Our work on leveraging KGs for LLM diagnosis generation has shown promising results; however, there are notable limitations that must be acknowledged. First, while the UMLS concept extractors (Clinical Text Analysis and Knowledge Extraction System and QuickUMLS) are powerful tools, they are not without flaws. One significant limitation is their inability to accurately identify all relevant concepts, particularly indirect or nuanced medical concepts. These indirect concepts can be crucial for accurate diagnosis generation; yet, the current concept extractors may fail to recognize them, leading to incomplete or less accurate knowledge representation.

Second, our path selection methodology relies heavily on cosine similarity, a common approach within the retrieval-augmented generation framework. Despite its prevalence, this method has inherent limitations due to its heavy reliance on the quality of embedding representations.
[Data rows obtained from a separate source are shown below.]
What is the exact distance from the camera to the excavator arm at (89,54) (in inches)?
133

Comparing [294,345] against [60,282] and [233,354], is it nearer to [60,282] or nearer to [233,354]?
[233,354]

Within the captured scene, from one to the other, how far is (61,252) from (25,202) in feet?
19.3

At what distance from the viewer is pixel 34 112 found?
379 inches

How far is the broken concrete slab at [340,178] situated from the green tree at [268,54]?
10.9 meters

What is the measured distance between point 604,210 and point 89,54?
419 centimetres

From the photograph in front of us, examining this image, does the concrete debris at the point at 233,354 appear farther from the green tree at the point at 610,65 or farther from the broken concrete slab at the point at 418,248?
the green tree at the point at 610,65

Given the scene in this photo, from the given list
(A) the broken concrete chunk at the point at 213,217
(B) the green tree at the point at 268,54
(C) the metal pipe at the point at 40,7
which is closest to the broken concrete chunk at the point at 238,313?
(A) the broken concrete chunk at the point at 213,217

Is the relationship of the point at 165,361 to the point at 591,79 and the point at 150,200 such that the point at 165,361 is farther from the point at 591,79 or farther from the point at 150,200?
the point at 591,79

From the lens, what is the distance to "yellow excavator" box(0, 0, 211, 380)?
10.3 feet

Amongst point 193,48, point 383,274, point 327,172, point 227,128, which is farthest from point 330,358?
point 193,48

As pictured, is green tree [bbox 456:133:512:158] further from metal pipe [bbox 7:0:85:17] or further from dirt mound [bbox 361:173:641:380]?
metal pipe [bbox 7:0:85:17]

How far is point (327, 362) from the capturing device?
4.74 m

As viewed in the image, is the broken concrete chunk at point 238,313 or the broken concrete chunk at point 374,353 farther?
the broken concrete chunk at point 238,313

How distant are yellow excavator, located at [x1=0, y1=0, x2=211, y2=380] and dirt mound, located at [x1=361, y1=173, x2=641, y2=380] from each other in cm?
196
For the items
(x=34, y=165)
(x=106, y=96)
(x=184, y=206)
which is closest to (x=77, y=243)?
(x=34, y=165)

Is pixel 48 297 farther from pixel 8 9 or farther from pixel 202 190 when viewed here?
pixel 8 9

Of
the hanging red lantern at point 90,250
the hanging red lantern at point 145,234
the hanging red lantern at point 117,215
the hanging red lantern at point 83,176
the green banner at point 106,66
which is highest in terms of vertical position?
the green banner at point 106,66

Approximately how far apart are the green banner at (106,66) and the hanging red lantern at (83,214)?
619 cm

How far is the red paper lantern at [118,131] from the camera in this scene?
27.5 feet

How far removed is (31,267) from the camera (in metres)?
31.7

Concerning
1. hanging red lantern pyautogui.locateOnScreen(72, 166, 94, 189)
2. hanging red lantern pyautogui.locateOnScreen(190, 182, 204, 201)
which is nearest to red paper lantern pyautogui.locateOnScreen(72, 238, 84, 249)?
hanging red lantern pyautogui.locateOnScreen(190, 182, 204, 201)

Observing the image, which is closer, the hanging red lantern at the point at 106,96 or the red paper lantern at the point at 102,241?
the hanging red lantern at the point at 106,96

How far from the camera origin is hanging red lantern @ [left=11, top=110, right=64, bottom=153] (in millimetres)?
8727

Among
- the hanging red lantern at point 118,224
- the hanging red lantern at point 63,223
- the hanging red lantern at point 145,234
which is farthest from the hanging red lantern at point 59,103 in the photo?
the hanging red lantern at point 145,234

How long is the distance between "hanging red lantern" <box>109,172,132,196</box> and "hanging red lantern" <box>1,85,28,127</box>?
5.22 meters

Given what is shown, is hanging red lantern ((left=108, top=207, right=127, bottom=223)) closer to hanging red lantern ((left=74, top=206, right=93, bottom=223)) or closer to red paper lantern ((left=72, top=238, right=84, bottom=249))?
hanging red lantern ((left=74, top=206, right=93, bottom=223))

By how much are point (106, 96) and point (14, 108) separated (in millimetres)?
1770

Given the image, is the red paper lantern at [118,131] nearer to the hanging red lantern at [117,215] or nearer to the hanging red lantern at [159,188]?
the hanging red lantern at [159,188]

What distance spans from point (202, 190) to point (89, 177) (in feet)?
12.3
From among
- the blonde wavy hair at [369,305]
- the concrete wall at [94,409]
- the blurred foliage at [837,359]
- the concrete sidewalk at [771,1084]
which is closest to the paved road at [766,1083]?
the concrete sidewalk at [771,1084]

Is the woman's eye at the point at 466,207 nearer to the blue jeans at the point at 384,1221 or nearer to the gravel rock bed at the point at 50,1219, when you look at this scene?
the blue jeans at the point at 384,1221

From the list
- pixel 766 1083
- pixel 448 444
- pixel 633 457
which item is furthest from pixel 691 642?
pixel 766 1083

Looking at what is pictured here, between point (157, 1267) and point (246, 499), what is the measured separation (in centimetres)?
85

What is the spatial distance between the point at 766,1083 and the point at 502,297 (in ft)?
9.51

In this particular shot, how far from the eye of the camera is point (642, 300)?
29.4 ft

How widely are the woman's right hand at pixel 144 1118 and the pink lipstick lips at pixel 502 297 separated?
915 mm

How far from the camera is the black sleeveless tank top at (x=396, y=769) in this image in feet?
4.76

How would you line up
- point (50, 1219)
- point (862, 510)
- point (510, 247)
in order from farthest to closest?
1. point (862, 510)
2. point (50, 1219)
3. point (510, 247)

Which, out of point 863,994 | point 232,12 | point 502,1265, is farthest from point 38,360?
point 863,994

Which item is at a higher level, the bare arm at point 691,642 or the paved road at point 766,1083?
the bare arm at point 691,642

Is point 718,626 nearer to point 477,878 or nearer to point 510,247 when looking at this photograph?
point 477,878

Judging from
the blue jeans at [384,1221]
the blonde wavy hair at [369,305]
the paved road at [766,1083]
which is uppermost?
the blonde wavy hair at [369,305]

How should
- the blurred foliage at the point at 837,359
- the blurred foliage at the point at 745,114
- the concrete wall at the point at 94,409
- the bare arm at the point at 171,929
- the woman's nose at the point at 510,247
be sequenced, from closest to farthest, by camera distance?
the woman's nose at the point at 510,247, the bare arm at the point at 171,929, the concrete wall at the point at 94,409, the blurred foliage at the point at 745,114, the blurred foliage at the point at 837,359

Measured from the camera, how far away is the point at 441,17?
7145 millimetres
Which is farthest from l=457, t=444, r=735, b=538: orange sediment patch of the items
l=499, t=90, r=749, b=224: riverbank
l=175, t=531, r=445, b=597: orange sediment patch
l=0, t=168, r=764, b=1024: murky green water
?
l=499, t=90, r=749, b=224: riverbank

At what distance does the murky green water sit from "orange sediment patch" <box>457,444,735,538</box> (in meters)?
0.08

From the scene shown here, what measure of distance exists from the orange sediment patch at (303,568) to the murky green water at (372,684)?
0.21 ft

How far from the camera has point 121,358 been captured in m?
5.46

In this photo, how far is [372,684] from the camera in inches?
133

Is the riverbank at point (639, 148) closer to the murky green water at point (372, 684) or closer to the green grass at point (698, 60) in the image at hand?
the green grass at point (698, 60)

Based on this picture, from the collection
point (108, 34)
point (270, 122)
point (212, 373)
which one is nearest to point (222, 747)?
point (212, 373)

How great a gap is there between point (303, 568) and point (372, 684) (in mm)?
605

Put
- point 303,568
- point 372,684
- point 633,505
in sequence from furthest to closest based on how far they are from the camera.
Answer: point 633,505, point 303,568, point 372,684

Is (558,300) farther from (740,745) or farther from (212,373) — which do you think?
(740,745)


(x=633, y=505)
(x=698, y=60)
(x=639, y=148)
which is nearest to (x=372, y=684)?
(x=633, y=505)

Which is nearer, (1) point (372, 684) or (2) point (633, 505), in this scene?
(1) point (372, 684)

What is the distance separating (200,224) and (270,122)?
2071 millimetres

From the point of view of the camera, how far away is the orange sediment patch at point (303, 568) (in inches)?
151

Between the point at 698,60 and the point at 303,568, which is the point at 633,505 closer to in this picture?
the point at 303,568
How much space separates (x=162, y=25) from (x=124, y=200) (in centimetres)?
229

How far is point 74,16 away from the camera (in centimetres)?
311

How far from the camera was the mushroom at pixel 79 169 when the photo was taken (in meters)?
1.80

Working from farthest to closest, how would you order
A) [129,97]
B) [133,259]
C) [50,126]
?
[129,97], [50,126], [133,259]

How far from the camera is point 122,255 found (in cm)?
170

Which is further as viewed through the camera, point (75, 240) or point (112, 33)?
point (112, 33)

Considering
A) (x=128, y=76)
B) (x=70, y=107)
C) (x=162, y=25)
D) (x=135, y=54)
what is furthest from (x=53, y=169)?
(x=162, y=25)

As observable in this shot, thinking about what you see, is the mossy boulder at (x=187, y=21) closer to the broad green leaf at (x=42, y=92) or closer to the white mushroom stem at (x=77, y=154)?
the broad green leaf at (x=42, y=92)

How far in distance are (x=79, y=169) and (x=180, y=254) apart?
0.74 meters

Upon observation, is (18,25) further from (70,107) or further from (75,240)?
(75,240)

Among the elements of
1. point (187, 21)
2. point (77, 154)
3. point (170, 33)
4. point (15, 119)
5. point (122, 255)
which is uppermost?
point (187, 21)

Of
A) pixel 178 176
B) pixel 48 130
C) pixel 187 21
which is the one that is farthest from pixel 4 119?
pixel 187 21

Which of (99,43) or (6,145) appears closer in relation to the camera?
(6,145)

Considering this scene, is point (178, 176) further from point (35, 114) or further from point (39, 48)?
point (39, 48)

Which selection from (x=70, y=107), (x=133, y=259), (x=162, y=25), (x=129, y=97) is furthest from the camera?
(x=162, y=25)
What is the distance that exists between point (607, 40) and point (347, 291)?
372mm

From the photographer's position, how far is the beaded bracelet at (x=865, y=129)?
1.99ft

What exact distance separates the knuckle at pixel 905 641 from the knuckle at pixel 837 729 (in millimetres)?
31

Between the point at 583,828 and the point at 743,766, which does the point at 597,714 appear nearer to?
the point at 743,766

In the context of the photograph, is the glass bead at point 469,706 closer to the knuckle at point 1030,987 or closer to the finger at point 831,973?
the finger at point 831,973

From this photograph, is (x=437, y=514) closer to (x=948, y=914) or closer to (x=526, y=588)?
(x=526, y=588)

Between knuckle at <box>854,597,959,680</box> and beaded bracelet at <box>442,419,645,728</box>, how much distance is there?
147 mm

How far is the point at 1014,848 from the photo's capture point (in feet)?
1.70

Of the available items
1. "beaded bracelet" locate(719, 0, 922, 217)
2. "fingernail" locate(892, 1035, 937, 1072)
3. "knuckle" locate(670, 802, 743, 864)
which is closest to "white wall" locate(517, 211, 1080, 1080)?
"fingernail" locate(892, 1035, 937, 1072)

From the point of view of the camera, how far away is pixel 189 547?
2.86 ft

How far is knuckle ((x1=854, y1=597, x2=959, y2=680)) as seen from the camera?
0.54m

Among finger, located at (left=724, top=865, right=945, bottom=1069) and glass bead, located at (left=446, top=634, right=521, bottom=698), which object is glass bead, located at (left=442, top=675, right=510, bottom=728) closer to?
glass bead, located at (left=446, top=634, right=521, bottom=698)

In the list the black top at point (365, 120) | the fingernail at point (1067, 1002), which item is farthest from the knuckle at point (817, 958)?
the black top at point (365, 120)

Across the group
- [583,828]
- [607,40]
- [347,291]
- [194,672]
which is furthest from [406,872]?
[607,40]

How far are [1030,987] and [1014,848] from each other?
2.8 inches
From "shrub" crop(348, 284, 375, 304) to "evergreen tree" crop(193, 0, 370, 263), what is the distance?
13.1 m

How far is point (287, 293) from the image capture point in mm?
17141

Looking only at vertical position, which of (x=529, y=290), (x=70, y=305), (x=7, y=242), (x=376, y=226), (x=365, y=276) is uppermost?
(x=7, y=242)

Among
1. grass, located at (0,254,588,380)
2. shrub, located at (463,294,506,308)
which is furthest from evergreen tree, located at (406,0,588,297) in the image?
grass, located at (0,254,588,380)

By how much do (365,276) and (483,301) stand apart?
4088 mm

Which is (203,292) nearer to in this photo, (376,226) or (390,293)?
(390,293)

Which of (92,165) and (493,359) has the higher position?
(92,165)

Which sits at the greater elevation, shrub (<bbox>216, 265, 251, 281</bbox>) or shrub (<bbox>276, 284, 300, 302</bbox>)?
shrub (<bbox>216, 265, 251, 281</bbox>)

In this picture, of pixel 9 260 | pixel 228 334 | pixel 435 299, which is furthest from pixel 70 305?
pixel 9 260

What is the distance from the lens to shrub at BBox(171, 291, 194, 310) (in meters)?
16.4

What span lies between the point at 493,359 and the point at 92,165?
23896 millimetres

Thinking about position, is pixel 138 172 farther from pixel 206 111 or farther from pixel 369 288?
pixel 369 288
If the embeddings do not adequately capture the semantic nuances of medical concepts, the similarity measure may lead to the retrieval of less relevant or noisy knowledge paths. This can ultimately impact the quality and reliability of the diagnostic suggestions generated by the LLM.

These limitations highlight the need for the continued refinement of both the concept extraction and path selection processes. Future work should explore more sophisticated techniques to enhance concept identification and improve the robustness of embedding representations, thereby reducing the reliance on cosine similarity and increasing the overall accuracy and utility of the KG-based approach.